* [What to produce]
Reproduce word for word the part of the creativity article below that runs from "What's stopping you" up to and including "of being creative?".

* [Selected text]
◆ ◆ ◆ ◆
What's stopping you from being creative?

For some people, coming up with ideas comes really easily but for others it involves more hard work and effort. But what is it that is getting in your way of being creative?

In this article you will learn:

  • What’s stopping you from thinking creatively
  • Why you might need to limit your creativity
  • Strategies to help you be more creative

1. Fear

The fear of failure often stops us in our tracks. And that’s still true when it comes to thinking creatively.  But Michael Parker, former ‘ad man’ turned pitching expert, said on the Live.Life.Better. podcast last year: “Some people just have that ability to let go of the emotional side and somehow have a freedom of expression. Think Usain Bolt doing his gestures. Even as they come to the starting line you know who's going to win. I think that is a sort of emotional mentality thing. A lot of athletes are very happy training like crazy, but don't feel quite as happy when you have to do that little bit extra and expose yourself.”

If you can tap into that ability to “let go of the emotional side” then you have the ability to free yourself to think more creatively.
◆ ◆ ◆ ◆
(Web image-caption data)
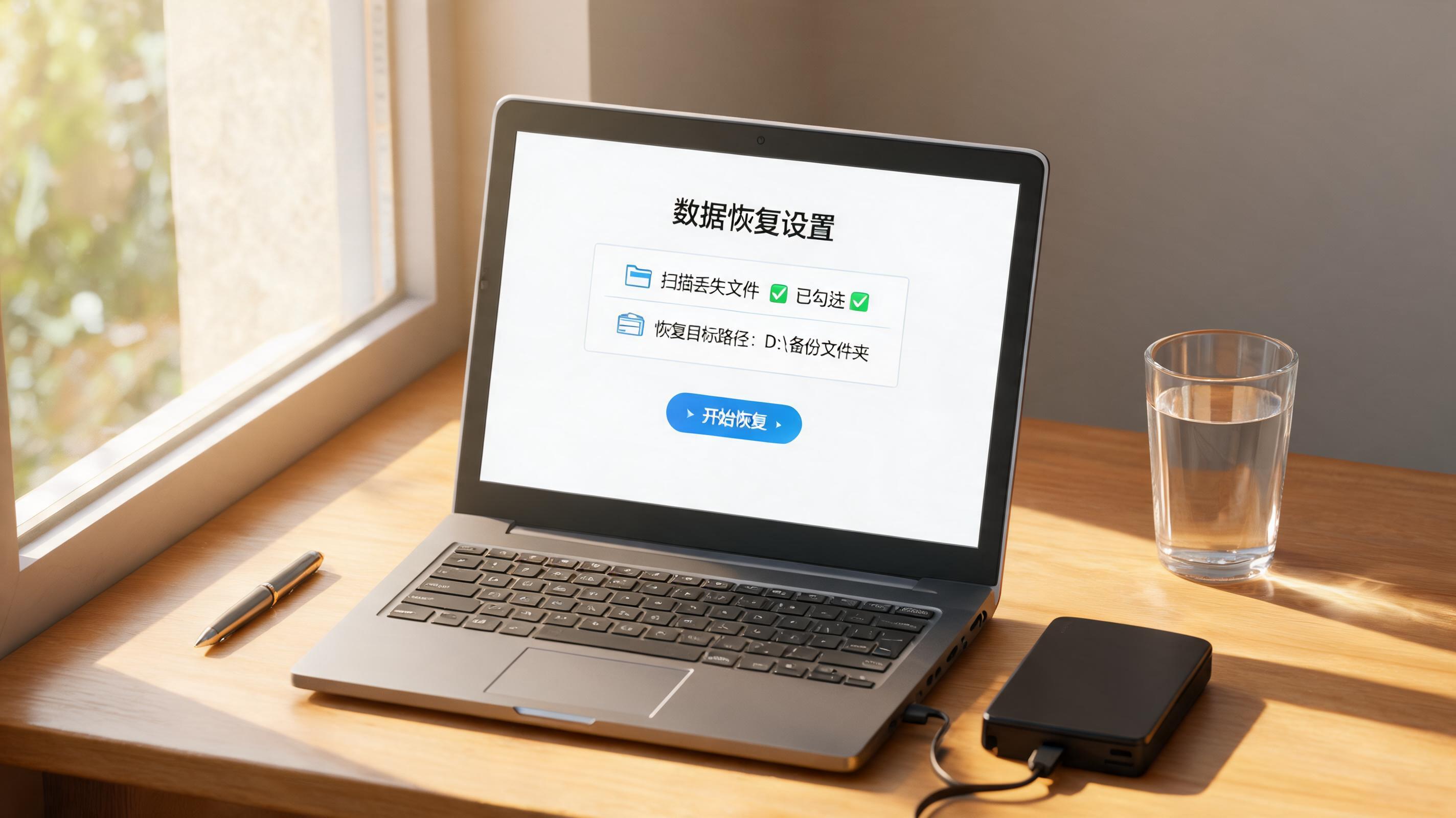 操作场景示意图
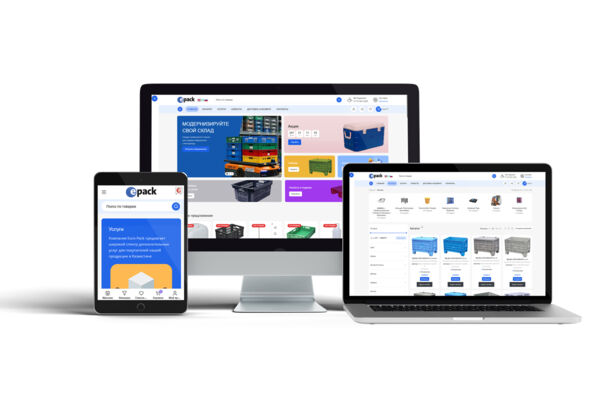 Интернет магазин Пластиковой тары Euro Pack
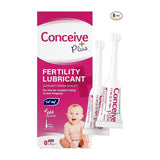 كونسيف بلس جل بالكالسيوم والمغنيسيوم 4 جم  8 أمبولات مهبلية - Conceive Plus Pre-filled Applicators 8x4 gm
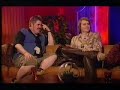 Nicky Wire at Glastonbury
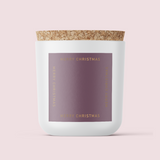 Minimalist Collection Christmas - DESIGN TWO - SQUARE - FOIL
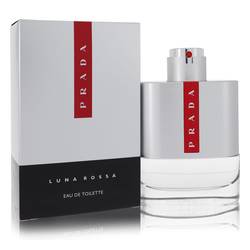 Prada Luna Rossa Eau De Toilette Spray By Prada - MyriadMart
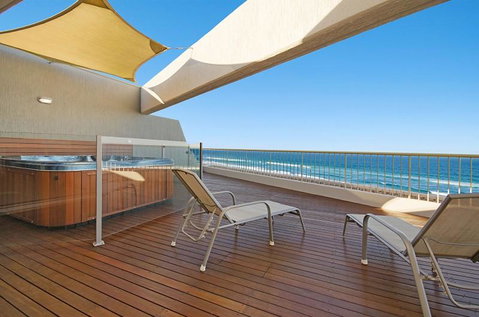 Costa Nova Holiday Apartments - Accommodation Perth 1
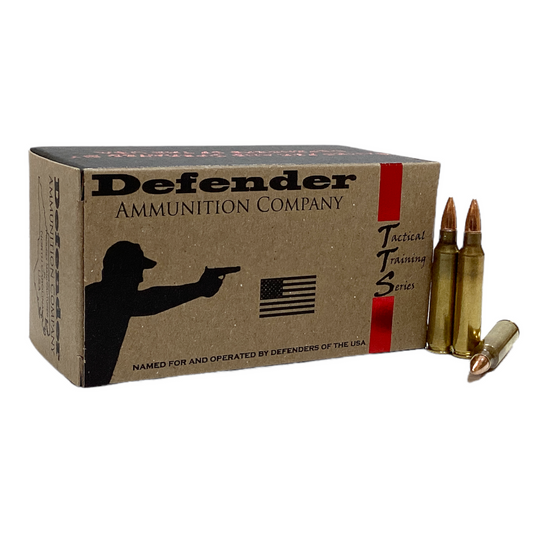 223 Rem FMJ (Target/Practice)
◆ ◆ ◆ ◆
* [Answer to this problem]
What's stopping you from being creative?

For some people, coming up with ideas comes really easily but for others it involves more hard work and effort. But what is it that is getting in your way of being creative?